[thelist] does anybody make any money with e-commerce?

the head lemur headlemur at clearskymail.com
Thu Mar 14 14:42:01 CST 2002


I am a pixel mechanic and build websites for a living. I make money. It is
e-commerce.

E-commerce is the same 'offer and acceptance' method of sales that has been
used since the beginning of time. The village square to the shopping mall,
to the computer screen.

Pixels and the internet merely increase the potential reach of the seller.
The internet increases the choices for the buyer.


People are making money with the internet everyday. The mechanism for
counting and reporting these sales are flawed, for a number of reasons.

In mid 1998 sites and companies who reported internet sales decided to count
adult sites in calculating online sales. This created an immediate buzz and
fueled the dotcom madness which as we watched crashed and burned in 2000.

The majority of companies are privately owned, and outside of their tax
returns which in most cases are not made available to the public, have no
requirements to make available their sales figures online or off.

Those companies who are public, have different methods of accounting which
may or may not breakout internet sales as a separate line item and therefor
countable.

The types of products and services available, the terms and conditions of
sales and the desire of the buyers all create a fluid situation that is not
quantifiable in a system  be able to say that this is how much business is
being transacted.

The poster child for e-commerce is Amazon.com, who is a seller of books,
records, videos and now some consumer electronics. They are successful as
their primary products, books, music and video, are all familiar in format
and packaging. They leverage this by price, selection and service.

They have taken years to make a profit, as the infrastructure to provide the
service from website to doorstep needed to be created from the ground up.
>From software, to computers, to warehouses, to packaging to delivery.

They also carry a huge selection.

Ebay is the other success story from the buyer side as the selection her is
large as well. they make their money as facilitators and carry no inventory.
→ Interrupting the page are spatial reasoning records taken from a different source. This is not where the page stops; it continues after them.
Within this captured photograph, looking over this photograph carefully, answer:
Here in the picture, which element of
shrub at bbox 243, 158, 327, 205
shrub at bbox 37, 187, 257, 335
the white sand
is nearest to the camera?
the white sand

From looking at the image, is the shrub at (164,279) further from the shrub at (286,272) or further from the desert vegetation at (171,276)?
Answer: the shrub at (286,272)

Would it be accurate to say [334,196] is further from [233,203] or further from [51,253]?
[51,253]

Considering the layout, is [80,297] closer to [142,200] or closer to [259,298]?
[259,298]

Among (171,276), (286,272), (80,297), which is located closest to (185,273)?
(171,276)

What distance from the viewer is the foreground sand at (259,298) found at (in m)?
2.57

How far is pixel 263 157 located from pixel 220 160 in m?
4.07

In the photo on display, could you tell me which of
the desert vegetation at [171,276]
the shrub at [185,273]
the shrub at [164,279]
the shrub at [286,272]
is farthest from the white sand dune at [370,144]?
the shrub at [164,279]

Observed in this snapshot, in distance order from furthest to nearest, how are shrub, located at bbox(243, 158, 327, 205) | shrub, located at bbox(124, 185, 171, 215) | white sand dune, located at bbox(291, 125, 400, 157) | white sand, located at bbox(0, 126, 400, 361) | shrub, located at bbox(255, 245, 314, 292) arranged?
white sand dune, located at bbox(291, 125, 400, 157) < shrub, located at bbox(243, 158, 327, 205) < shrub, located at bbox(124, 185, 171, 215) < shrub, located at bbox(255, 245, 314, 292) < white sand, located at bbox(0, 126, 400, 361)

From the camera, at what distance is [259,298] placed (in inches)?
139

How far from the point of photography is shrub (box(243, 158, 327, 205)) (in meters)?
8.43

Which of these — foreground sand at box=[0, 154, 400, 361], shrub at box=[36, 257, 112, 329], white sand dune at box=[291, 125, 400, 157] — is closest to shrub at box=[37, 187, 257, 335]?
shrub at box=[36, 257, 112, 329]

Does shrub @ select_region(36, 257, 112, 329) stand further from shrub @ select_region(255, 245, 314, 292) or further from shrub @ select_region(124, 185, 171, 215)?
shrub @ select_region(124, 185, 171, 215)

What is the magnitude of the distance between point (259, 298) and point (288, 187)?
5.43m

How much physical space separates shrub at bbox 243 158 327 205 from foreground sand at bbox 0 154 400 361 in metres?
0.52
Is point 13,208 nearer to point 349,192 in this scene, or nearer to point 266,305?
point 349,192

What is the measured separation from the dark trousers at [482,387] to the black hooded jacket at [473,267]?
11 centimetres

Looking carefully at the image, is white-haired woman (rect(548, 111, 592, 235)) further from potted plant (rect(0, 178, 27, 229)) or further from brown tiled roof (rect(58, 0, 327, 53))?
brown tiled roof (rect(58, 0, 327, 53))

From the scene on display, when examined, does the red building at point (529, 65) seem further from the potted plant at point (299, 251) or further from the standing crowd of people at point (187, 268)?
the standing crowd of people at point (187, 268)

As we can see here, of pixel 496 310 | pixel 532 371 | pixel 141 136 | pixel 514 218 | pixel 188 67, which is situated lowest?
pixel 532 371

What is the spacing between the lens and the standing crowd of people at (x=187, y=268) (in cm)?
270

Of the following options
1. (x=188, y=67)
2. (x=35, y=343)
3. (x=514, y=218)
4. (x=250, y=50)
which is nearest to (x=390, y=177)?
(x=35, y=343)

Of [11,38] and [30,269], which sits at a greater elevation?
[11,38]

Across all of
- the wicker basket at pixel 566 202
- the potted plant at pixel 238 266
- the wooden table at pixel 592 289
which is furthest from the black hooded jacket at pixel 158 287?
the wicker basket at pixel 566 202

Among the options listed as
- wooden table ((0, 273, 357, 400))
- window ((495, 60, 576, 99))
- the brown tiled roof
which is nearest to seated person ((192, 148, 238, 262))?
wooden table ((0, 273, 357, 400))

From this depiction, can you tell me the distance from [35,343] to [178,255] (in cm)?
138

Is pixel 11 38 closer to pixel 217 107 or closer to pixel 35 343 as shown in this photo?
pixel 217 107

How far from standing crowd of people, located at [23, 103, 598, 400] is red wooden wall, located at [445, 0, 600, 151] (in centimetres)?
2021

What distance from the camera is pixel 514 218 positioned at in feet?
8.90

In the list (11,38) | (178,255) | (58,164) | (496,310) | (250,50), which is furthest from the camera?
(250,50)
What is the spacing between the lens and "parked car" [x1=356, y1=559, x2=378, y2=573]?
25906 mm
I have created a number of sites that are doing extremely well, accounting
for between 35-60% of total sales. These companies are in the 500,000 to 2
million dollar a year in sales category. These sites rely on request forms
and email.
Closing the sale is done with phone and fax, rather than shopping carts,
merchant services or third party clearancing systems.

I wrote an article on this type of ecommerce a couple of years ago.
The Money Page
http://www.alistapart.com/stories/money/money1.html

As a pixel mechanic, your job is to help your client to increase their
business exposure. But that is all you can and should do.

It is up to the client to close the sale.